Dalam kasus di atas, perusahaan sedang
mengalami krisis atau kendala dalam penyampaian informasi ke publik. Pemberitaan
pasti sedang marak memberitakan tentang organisasi tersebut. public relations
dari organisasi tersebut pasti akan dikejar-kejar dan dicecar banyak
pertanyaan. Maka disinilah praktek penerapan apologia diterapkan. Jadi, saat
krisis apologia bisa kita angkat sebagai salah satu solusinya.
Apologia menurut Coombs 201o memiliki 2
jenis permintaan maaf penuh dan parsial. Apologi penuh berarti organisasi
mengakui bahwa telah terjadi krisis, menerima tanggung jawab dan menyyampaikan
permintaan maaf. Sementara apologi parsial diartikan sebagai ekspresi sederhana
berupa penyesalan atau pemberian perhatian kepada korban krisis.
Menurut Dionisopolous dan Vibbert 1988 dan
Ware & Linkugel 1973 terdapat 4 strategi apologia
1. Strategi menolak atau menyangkal
(denystrategy)
Strategi ini berisi pesan yang menolak dan menyangkal segala
tuduhan dan tuntutan dan menganggap tuduhan dan tuntutan tersebut salah dan
tidak ada dasar pijakannya
2. Strategi Bolstering
Organisasi berupaya meningkatkan kembali hal-hal positif yang
telah mereka lakukan di masa-masa sebelumnya untuk mengurangi hal-hal positif
yang telah mereka lakukan di masa-masa sebelumnya untuk mengurangi persepsi
negatif terhadap organisasi. Strategi ini fokus pada kekuatan dan keuntungan
yang telah diberikan organisasi kepada masyarakat. Melalui strategi bolstering,
organisasi mengidetifikasikan diri dengan sesuatu yang positif dimata
stakeholder
3. Strategi medefinisikan kembali atau
re-definition
Yaitu metode retorika yyang paling banyak digunakan dalam
corporate apologi.

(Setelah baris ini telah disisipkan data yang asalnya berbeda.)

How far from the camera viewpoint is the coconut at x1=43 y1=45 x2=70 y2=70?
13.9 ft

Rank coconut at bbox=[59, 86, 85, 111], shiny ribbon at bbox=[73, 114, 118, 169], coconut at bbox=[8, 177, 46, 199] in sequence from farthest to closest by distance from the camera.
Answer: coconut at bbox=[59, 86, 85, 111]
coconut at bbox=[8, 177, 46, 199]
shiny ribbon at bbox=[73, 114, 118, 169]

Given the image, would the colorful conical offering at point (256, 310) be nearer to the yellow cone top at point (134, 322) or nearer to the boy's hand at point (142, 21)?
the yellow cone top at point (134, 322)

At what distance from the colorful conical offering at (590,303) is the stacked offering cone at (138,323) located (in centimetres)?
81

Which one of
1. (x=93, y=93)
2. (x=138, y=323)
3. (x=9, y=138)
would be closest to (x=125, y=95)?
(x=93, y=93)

Re-definition yaitu ketika perusahaan dituduh berbuah
kesalahan perusahaan mendefinisikan kembali tuduhan sebagai perilaku imoral
menjadi bermoral
Lalu, strategi re-definition terbagi
menjadi 6 :
1.
Diferensiasi
: strategi ini berisi pesan yang meminta stakeholder untuk menunda penilaian
mereka terhadap organisasi sampai bukti-bukti dijelaskan
2.
Trasenden
: startegi ini hampir mirip dengan deferensiasi, namun trasenden mendefinisikan
kembali konteks dalam bentuk yang lebih luas, lebih abstrak dan mencapai
dimensi religius
3.
Provokasi
: strategi ini berisi klaim organisasi bahwa mereka hanya bereaksi terhadap
kerusakan yang dibuat pihak lain
4.
Itikad
baik : strategi ini berisi klaim organisasi telah mampu mempunyai itikad baik
dengan merumuskan kebijakan spesifik untuk mengatasi krisis meskipun kebijakan
itu masih menuai kritikan
5.
Minimisasi
: yaitu upaya organisasi mengurangi tanggung jawab dengan menyatakan bahwa
masalah yang terjadi adalah masalah kecil dan tidak memiliki dampak besar
6.
Pemisahan
bahwa kritik dan tuduhan tidak akurat dan tidak merefleksikan fakta yang
terjadi
Kekurangan dari sikap Humas pada kasus tersebut
adalah ia menggunakan kata-kata “menanyakan kepada pimpinan” yang berarti
terjadi kendala penyampaian informasi sehingga pihak Humas masih harus
menanyakan hal tersebut, padahal harusnya dia hanya cukup menjawan “saya masih
belum bisa menjawabnya sekarang”.
Kasus 3 : Mengoptimalkan kerja tim dalam
sebuah organisasi
Marmud adalah karyawan PT Makmur Sekali (MS). Marmud dikenal
memiliki prestasi bagus, produktivitas kerja tinggib dan kreatif. Dia sering
berkontribusi dalam meningkatkan penjualan produk karena kemampuannya
menawarkan produk dan mencari konsumen. Tetapi, di sisi lain, Marmud dikenal
juga sebagai trouble maker. Dia sering berulah, seperti sering membolos, sering
bertengkar dengan rekan kerja, lebih suka bekerja sendiri daripada dengan tim.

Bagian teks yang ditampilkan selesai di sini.